• Harvesting: If you’re growing tomatoes, peppers, or onions in your garden, it’s time to harvest! Enjoy your bounty by preparing homemade salsa for end-of-summer parties.


  • Structure: Whenever you’re watering or just taking a stroll around your garden, double-check any structures that are supporting your plants. Stakes, supports, and trellises can shift or deteriorate so keep an eye out for structures that may need to be moved or fixed.


  • Roses: Give roses the tough love treatment and stop feeding them in August. This way, they will strengthen to the point where they are more capable of surviving the eventual cold winter frost. Depriving them now will prevent roses from dying later.
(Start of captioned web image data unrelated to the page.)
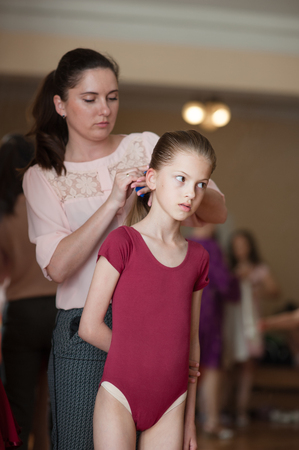 young caucasian mother corrects her ballerina dancer little slim daughters hair before show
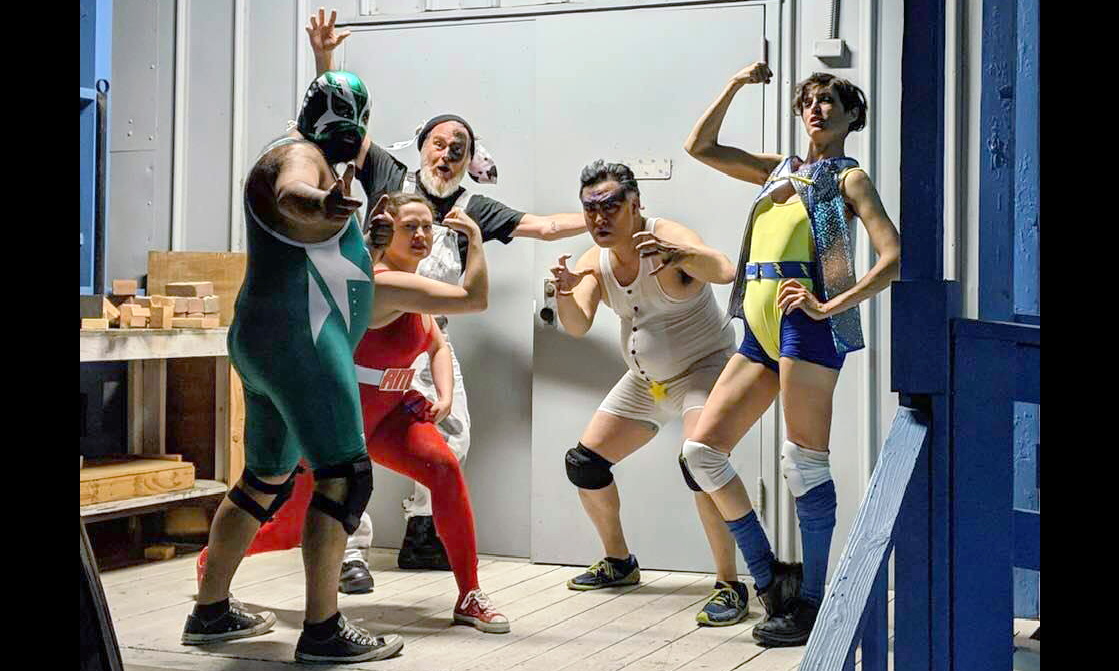 five actors dressed as wrestlers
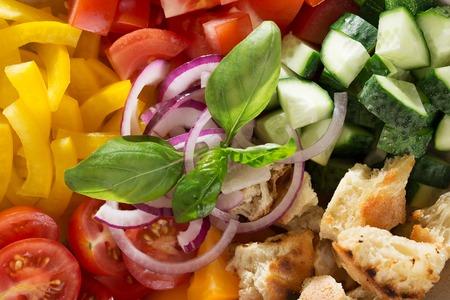 Food background with ingredients for mediterranean salad panzanella. Veggie texture of tomato bread greek salad top view. Banco de Imagens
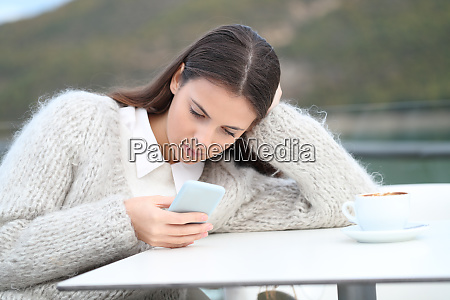 distracted girl using mobile phone in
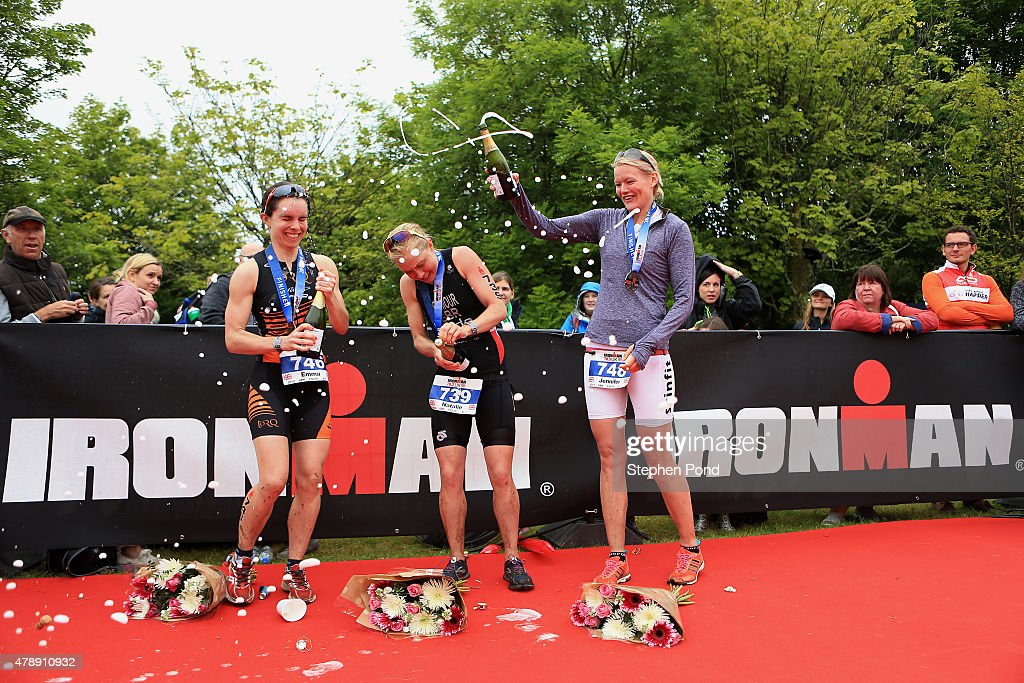 Natalie Seymour of Great Britain (centre) celebrates finishing as the first female alongside second place Jennifer Stewart of Great Britain (right) and Emma Lamont of Great Britain (left) in the Ironman 70.3 Exmoor event on June 28, 2015 in Exmoor National Park, England.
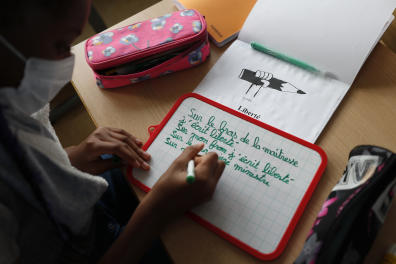 """A grils write during a class on freedom of expression and secularism, Monday Nov.2, 2020 in Strasbourg, eastern France. French schools reopened for the first time since the beheading of a teacher who opened a class debate on free speech by showing students caricatures of the prophet of Islam, in mourning and under tight security for a national homage. At schools throughout the country, students will read the letter of Jean Jaurès, a 19th century French thinker and politician, to instructors urging them to teach the country's children to """"know France, its geography and its history, its body and its soul."""" (AP Photo/Jean-Francois Badias)"""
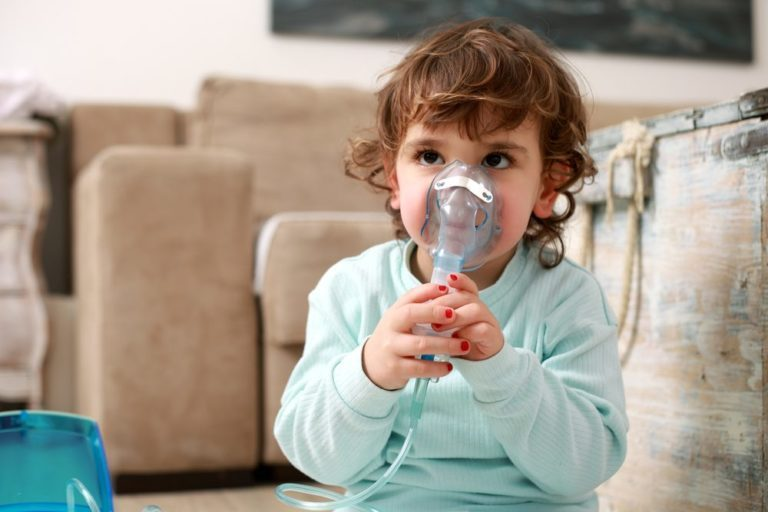 Little girl with asthma problems or allergy using inhaler at home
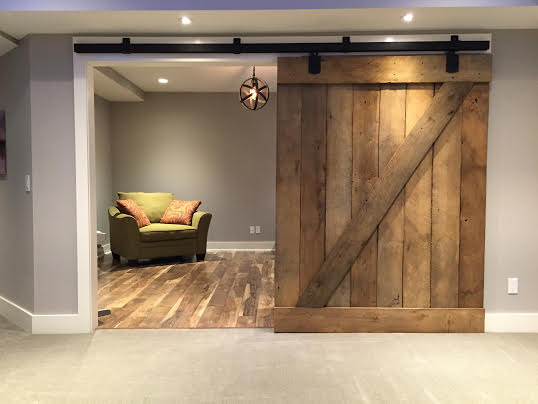 Reclaimed sliding barn doors and cost midwestern barns llc for Oversized interior barn doors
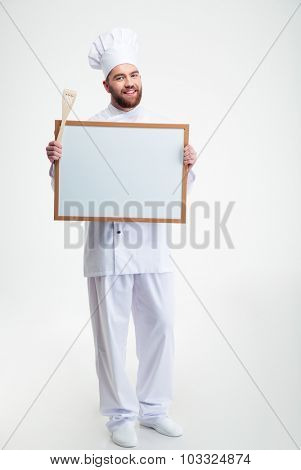 Full length portrait of a smiling male chef cook holding blank board isolated on a white background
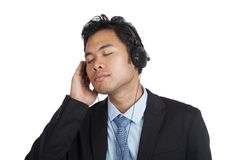 Asian businessman listen to music with headphones Stock Photography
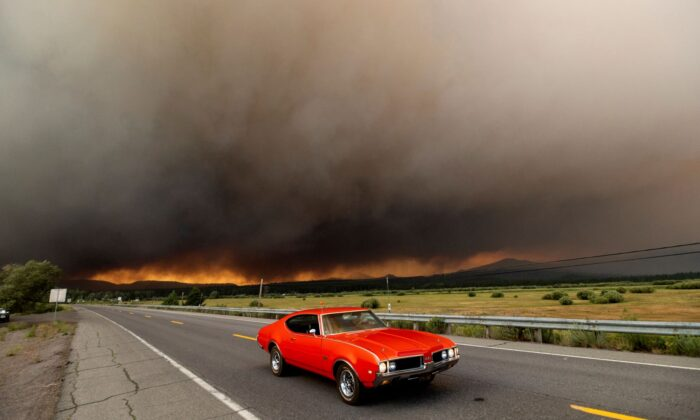 A car leaves Chester, Calif., which is under mandatory evacuation orders, as the Dixie Fire burns on the edge of town on Aug. 4, 2021. (Noah Berger/AP Photo)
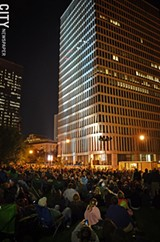 MATT DETURCK - Thousands flocked to Manhattan Square Park for the Bandaloop performance during Fringe 2012.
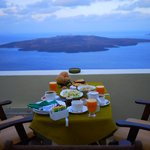 Breakfast for three overlooking the caldera and Nea Kameni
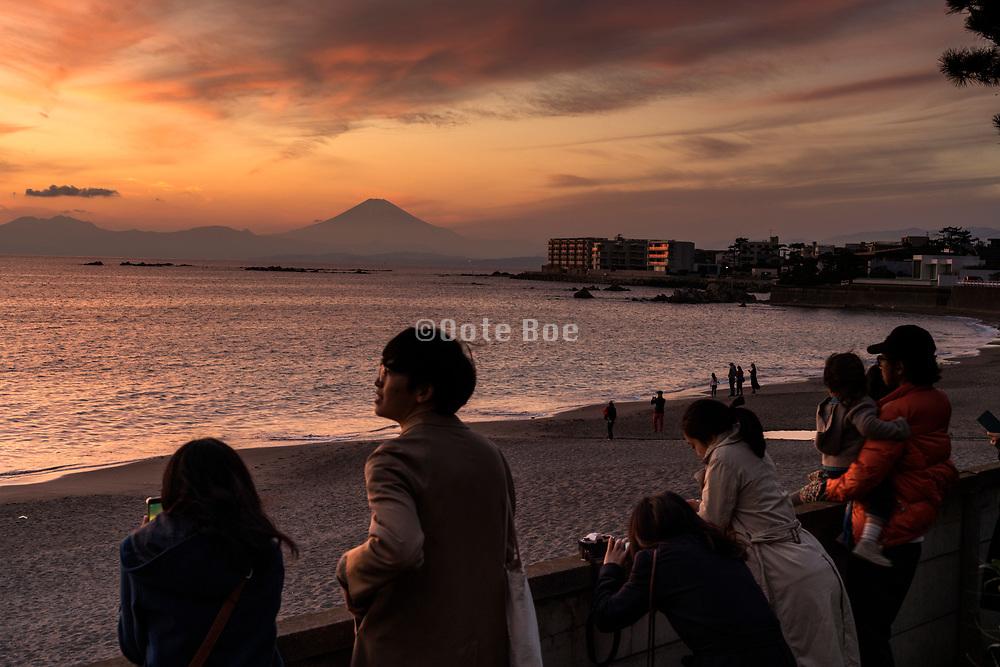 people watching the sunset with mounth Fuji near Kamkura Hayama Japan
  • Pruning: Once August rolls around, you don’t need to keep pruning spring-blooming shrubs and trees. The same goes for summer-flowering shrubs and evergreens. Pruning removes new buds that are forming, which you’ll want to see next year. With evergreens, pruning encourages new growth which, at this point, unfortunately won’t have a chance to strengthen sufficiently enough to withstand winter temperatures.


  • Dormant plants: Save some colorful golf tees for later when you go out to the course. Situating tees on top of your dormant plants is an especially useful way to keep track of where your spring bulbs and perennials are located.


  • Cuttings: If you like to use cuttings from your garden to grow new plants, there are several varieties to concentrate on this month. In August, collect stem cuttings from herbaceous and half-hardy perennials. Gather softwood and semi-hardwood cuttings from shrubs and climbers, Alpines, and Strawberry runners.


  • August flowers: Having trouble keeping flowers alive in the sweltering heat? There are several varieties that actually thrive in August. If you’d like to see more plant life in your garden right now, consider Black-eyed Susan, Russian Sage, Yarrow, and Threadleaf Tickseed.


  • Clean up: Keeping your garden tidy doesn’t just make it look more attractive, it prevents disease and pest infestation. Rid your lawn entirely of seeding weeds and rotting produce. Fallen rose and peony leaves should also be picked up because they tend to harbor disease and pests during the winter.


  • Vacation: Sweltering August is a great time to go on vacation! Make sure that your garden is taken care of while you’re gone by reaching out to a neighbor, friend, or family member who might be willing to drop by and water your plants. A hose equipped with a water timer and sprinklers can also be set up to address your yard’s summer needs. Think through these possibilities so your mind is at ease while you’re on vacation.


  • Lawn: Once temperatures start to drop, there will be several steps you can take to revitalize your lawn after a hot summer. Look into core aeration, especially if your yard attracts foot traffic or consists of clay soil. Interested in re-seeding your lawn or growing new grass? By the end of the month, you can begin working towards your goal. For best results, till or rake your lawn, apply seeds, and water lightly several times per week.


  • Fall plants: Autumn is thankfully on the horizon. Start considering what you might want to see in your yard and containers come fall. Browse appropriate blooming plants like mums and asters. Take home your favorites!


  • Evergreens: Get your mind off of the stifling heat by planning ahead for winter. By the end of the month, you can start planting evergreen trees and shrubs. Giving them several months to establish themselves before the cold hits strengthens evergreens.